Adapted from Vickie Baum’s novel and stage-play, Grand Hotel captures the dizzying atmosphere of a generation dancing on the edge of darkness. Through its portrait of Europe between the world wars the film aptly portrays the ways in which political and economic turmoil can upend even the most seemingly stable lives. Set in impoverished 1930’s Germany, the film largely focuses upon the ways in which its characters compromise their ideals and morals in an effort to survive.  For instance, Flaemmchen seriously considers becoming Mr. Preysing’s mistress despite her obvious disdain for him and her growing affection towards the Baron. Similarly, the decline of the aristocracy in the wake of World War I has left the Baron stranded in a world that has moved on without him, leading him to drift into a life of gambling and theft. In a more subtle scenario, Kringelein realizes that he has wasted his life working at a job he despises, all in pursuit of a material success that he never will achieve. Even the wealthy Mr. Preysing proves vulnerable to the upheaval of the Great Depression as he faces financial ruin in the film’s final act. While ballet star Grusniskaya is at the height of her wealth and prestige, she is all too aware that her fortune and fame are slipping away from her as her career approaches its inevitable decline. It is this realization, along with the prospect of returning to the poverty and political oppression of life in the Soviet Union that leads her to attempt suicide. While modern critics have dismissed the film’s plot as soap-opera material, it is this soapish atmosphere that actually lends the film its most biting social critique, as its characters become so consumed with their personal crises that they fail to see the political and social forces threatening to engulf them. Although glittering with talented stars, dazzling costumes, and elegant sets, Grand Hotel is far more than mere artifice as it invites viewers to look beyond the glamour to the sinister forces lurking beneath the glossy surface of 1930’s Europe.

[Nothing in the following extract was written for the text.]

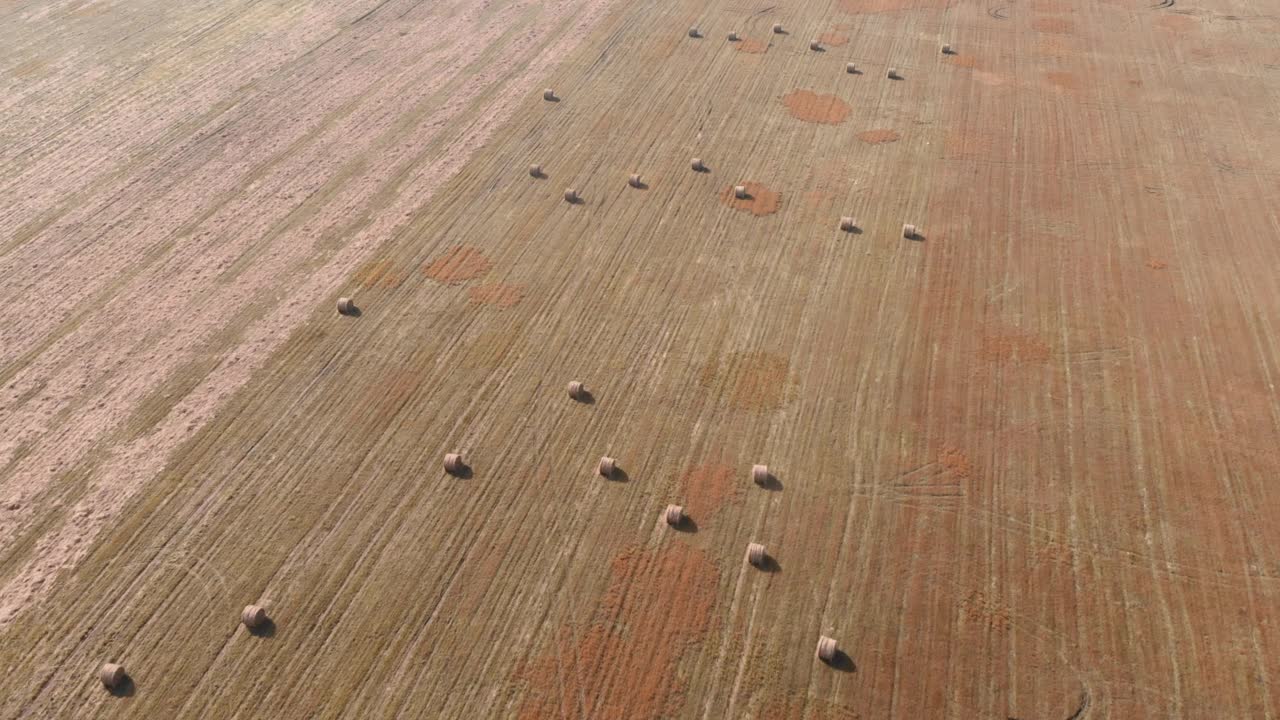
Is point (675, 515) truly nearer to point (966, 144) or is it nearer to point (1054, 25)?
point (966, 144)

The film’s all-star cast ensure that each of the film’s intertwining plots is never less than stellar viewing. Wallace Beery brings much needed nuance and humanity to what easily could have been a caricature role as brutal businessman Mr. Preysing. Lionel Barrymore is an everyman audiences young and old will be rooting for as his Kringelein finds the confidence and courage to finally live life to the fullest while he still can. Joan Crawford infuses her performance as the sultry Flaemmchen with a crucial vulnerability that ensures audiences with empathize with her character, even as she is tempted by the moral pitfalls of life in the fast-lane. While Greta Garbo is surprisingly under-utilized, she aptly captures both the confident persona and inner torment of her wounded ballerina as she struggles with personal demons in the public eye. John Barrymore’s Baron is equal parts charming and conflicted as he struggles to go straight in a crooked world. Each of these distinct performances adds their own unique touch to the film’s proceedings, while still combining to form a deeper, more satisfying, whole.

As the film that launched the trend of intersecting plotlines, Grand Hotel remains perhaps one of the greatest films of its kind. Through its intelligent script, excellent performances, and innovative premise the film personifies the best in classic cinema. Book a visit to Grand Hotel; you won’t want to check out any time soon.